Coronavirus Related Supply Disruption has been Limited

Because of its incredibly rapid onset, governments across the world issued lockdown orders to halt the coronavirus’s spread. As a result, manufacturing sites and major shipping ports essential to the global semiconductor supply chain had to close temporarily. In the current landscape, production and logistics visibility became opaque, and OEMs delayed scheduled NPIs.

Market analysts predicted supply chain uncertainty would cause the semiconductor market to experience a significant annual contraction.

However, Wakefield Research notes the electronic component supply chain recovered swiftly as lockdown mandates eased. The group reports some large semiconductor companies secured essential business exemptions that allowed them to resume operation.

The Electronic Component Industry Association (ECIA) recently posted the results of an industrywide coronavirus impact survey that supports Wakefield Research’s findings. According to the ECIA’s data, the effect government shutdown orders had on the semiconductor supply chain diminished significantly after the first quarter.

Ultimately, the pandemic will cause the global semiconductor market to contract from 2019. However, research group TrendForce predicts a relevantly mild contraction of 1.3 percent in revenue worldwide.

Demand for PC, Data Center, Medical Device, and Telecom Chips is Robust

The global health crisis has had a varied effect on the chip sector. As the coronavirus pushed the world to a recession, public spending on consumer goods fell off considerably. Global car sales will fall by an estimated 22 percent in 2020, and worldwide smartphone sales declined 20 percent in the first quarter alone. Consequently, companies that manufacture semiconductors for application in these markets have experienced plummeting sales.

However, the coronavirus has brought about societal changes that spiked demand in other electronic components sectors.

Newly homebound employees and students have purchased new PCs to facilitate distance work and learning en masse. As millions of people leaned on teleconferencing, remote productivity, and streaming video services to adjust to the post-pandemic landscape, online service providers snapped up scores of processors, graphics cards, and memory modules to reinforce their digital infrastructures.

The global health crisis also prompted a massive upswing in demand for medical devices, which required a corresponding surge in the production of healthcare equipment electronic components.

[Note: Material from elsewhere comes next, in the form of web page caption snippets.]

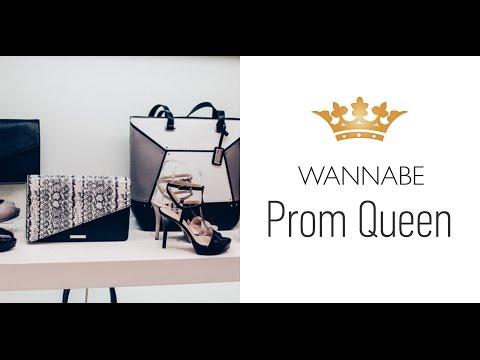 Wannabe Prom Queen - 5. Epizoda: Ceo dan u šopingu (Ušće Shopping Centar)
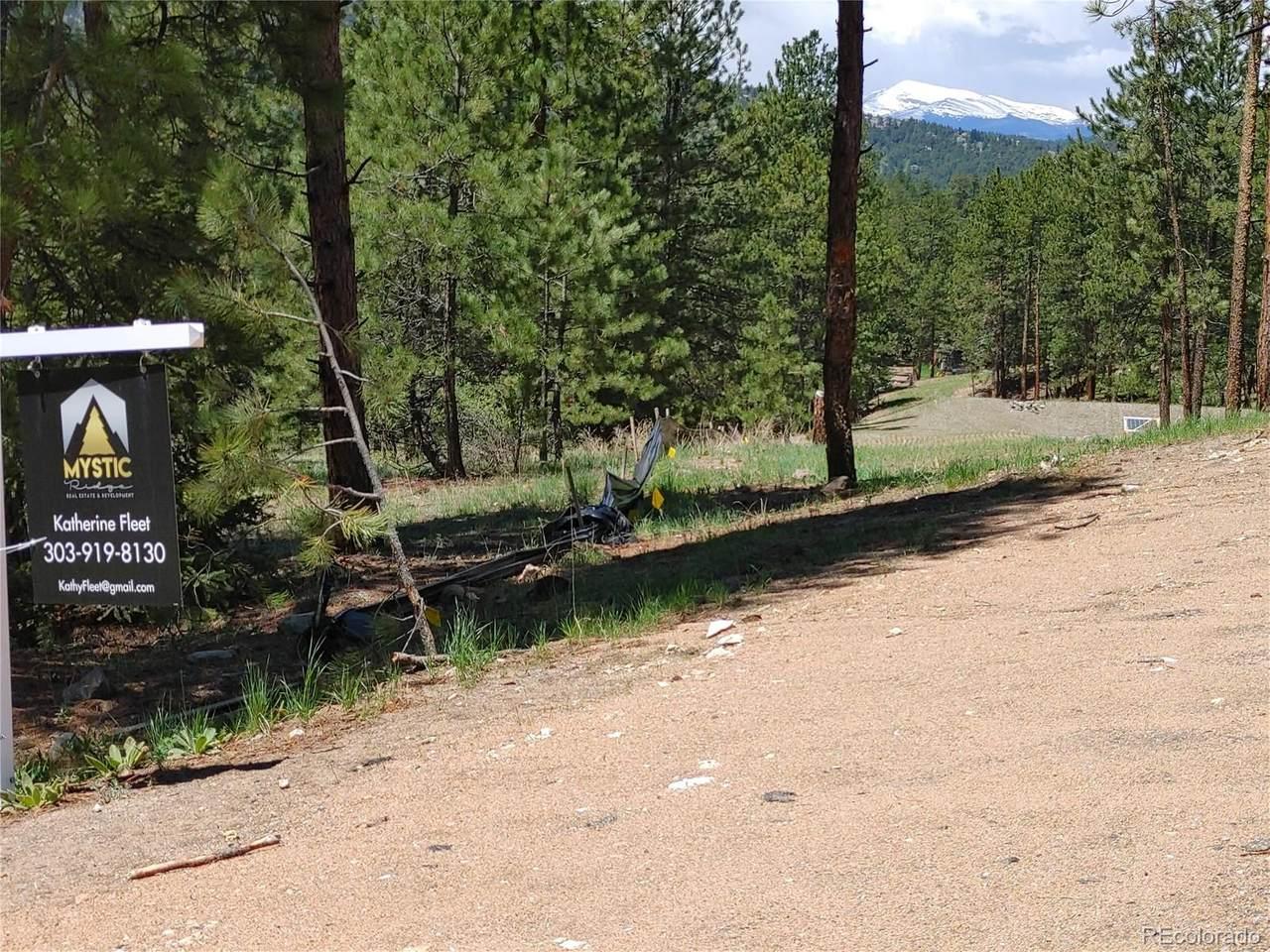 5307 Mountain Vista Lane - Photo 1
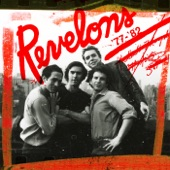 The Revelons - Lover's Dilemma
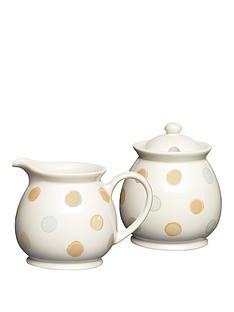 classic-collection-ceramic-sugar-pot-and-cream-jug-display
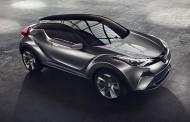 Toyota Türkiye C segment crossover üretecek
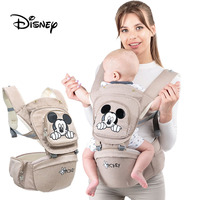 Disney Ergonomic Baby Carrier Infant Baby Hipseat Carrier Front Facing Ergonomic Kangaroo Baby Wrap Sling for Baby Travel 0 36M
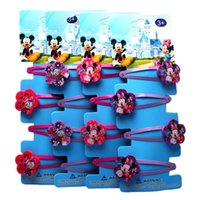 Wholesale FG1509 Cartoon Mickey Minnie Mouse Designs Girl Hair Accessories Hairpin clips Child Hair Accessory set Xmas Gift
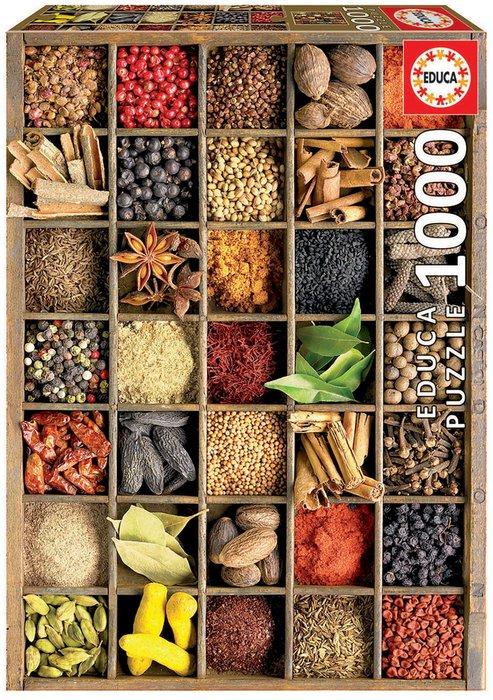 Puzzle educa 1000 piezas especias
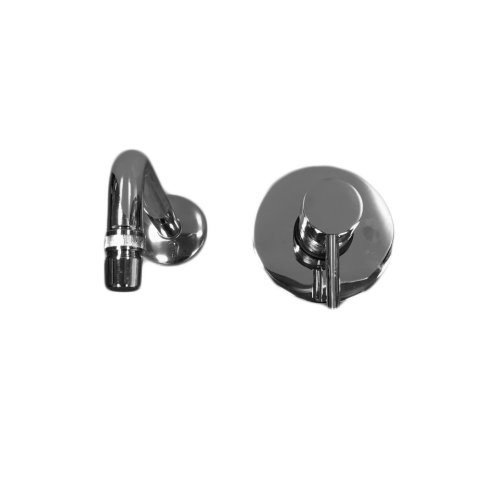 Mixer tap for washbasin A Wall With Handle A Stick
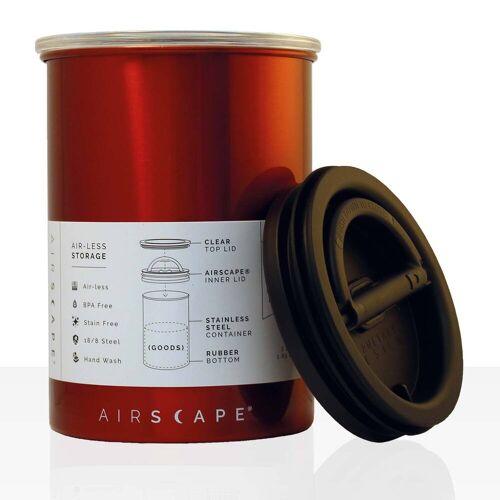 No Name AIRSCAPE - Kaffee-Dose, Aufbewahrungsdose rot 1800 ml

Lastly, coronavirus related spikes in internet usage have highlighted the pressing need to upgrade aging global data networks. Thanks to its high-bandwidth and low latency rates, 5G mobile technology has emerged as a tool that can fix the problem. The push for fifth-generation mobile data network deployment will reportedly drive the 5G electronic components market to predicted $15.03 billion in value by 2025.

Although the long-term sustainability of computer, data center, medical device, and telecom chip demand is unknown, it is presently powering the semiconductor industry’s recovery.

Countries are Investing More in Domestic Semiconductor Production

The pandemic’s disruption of the global semiconductor supply chain, coupled with mounting worldwide trade tensions, sparked a trend of countries ramping up investment in their domestic electronic components industry.

The New York Times reports that nations in Europe and Asia have launched multimillion-dollar subsidy programs to lure semiconductor companies into opening new facilities within their borders. Recently, India announced its own $6.6 billion incentive program, and a $25 billion electronic components sector stimulus bill is making its way through the U.S. Congress.

China is also in the middle of a multibillion-dollar, multiyear domestic semiconductor industry support initiative.

Together, these various public sector initiatives are funneling staggering amounts of money into electronic components research, development, and manufacturing. All that government spending will likely facilitate digital transformation on a global scale.

Because of its timing, the national semiconductor investment trend, along with increased product demand, will push the industry beyond the headwinds generated by the coronavirus pandemic.